Grammar is now a very important part of every lesson, not just in Literacy. The children are expected to understand and use grammatical terminology correctly when we discuss their work. This link takes you to the government website where there are definitions and examples to help you if you are unsure of these terms when supporting your child with their homework.

Drama
Many classes use drama in Literacy and other lessons to help the children explore and understand issues. There is also a drama club during Golden Time on Fridays.
Picture 1 Year 6
Picture 2 Year 6

Shows:

Every child in the school will take part in a show very year.

KS1 perform the Nativity show every December.

Years 3 and 4 perform a show just before Easter.
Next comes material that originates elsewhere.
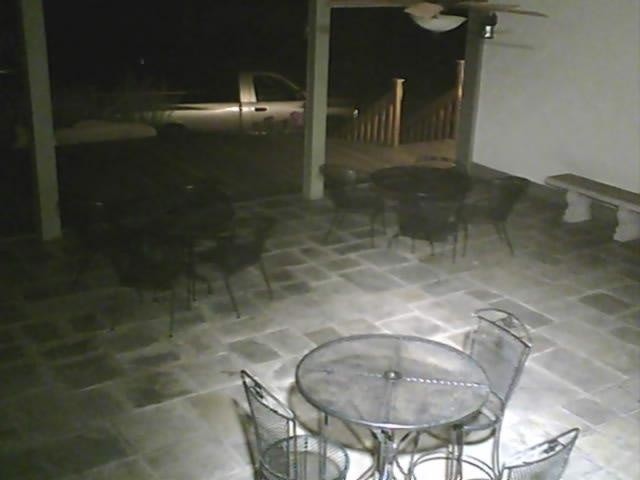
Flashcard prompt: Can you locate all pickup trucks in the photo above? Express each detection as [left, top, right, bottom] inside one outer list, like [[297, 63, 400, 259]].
[[112, 67, 360, 143]]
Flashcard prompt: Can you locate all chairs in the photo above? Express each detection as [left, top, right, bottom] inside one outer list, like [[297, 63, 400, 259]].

Years 5 and 6 perform a show at the end of the summer term.

These are great opportunities for children to be part of a big drama, to learn songs and lines and to perform to an audience. This helps build confidence and the children are always really proud of their productions.

 

Annual Events
As well as the shows listed above, the children all take part in World Book Day events in March. We dress up on this day. We also have Performance Poetry Fortnight at the beginning of term 6. All the children study set poems and then learn a poem off-by-heart, which they then perform to their class. Each class then select their two favourite performances and these are performed to the whole school and parents. Year R perform a poem as a whole class to the audience.

 

 

World Book Day characters.

KS2 have a Speech competition around Easter time. They learn to write persuasive pieces in class they then perform these to their classes. These can be very entertaining! Each class then select two children to present their speech to parents and winners are selected.

 

Assessment
All the children have objectives to achieve, as you can see in the first government link. To help the children to see what these are, and for teachers to record the children’s achievements, there are yearly objectives glued in the writing books. Teachers also have guided reading records and set texts for the children to work on every year. Teachers keep a record of spelling scores and every term the children have a mini grammar assessment.

 

In Year 6 the children have mock tests in November, February and around Easter. This gives the children lots of experience so they know what to expect during SATS week every May. Any child who has identified needs are supported in every way possible. This may mean extra time, a scribe or a reader, when it is appropriate. Year 2 also follow a similar pattern of assessments. All this information helps the teachers plan the next sequence of lessons.

 

Year 2 take tests over a period of weeks in May. These are marked by the teacher whereas Year 6 tests are submitted for external marking. The link below gives useful information about these assessments in Years 2 and 6.

Extra support and extension
We are constantly assessing the children both formally and informally. Some children do require extra support and the SENCo, interventions are planned to help these children. These can vary from extra support in class with the teacher or teaching assistant, to 1:1 or small group activities at set times during the week. Such activities include precision reading and spelling, 1:1 reading, phonics catch up, handwriting and boosters for Year 6 in specific areas of writing and reading.

 

Our more able students are offered events, such as a creative writing workshop at Godolphin School in November. The teachers have higher expectations for them.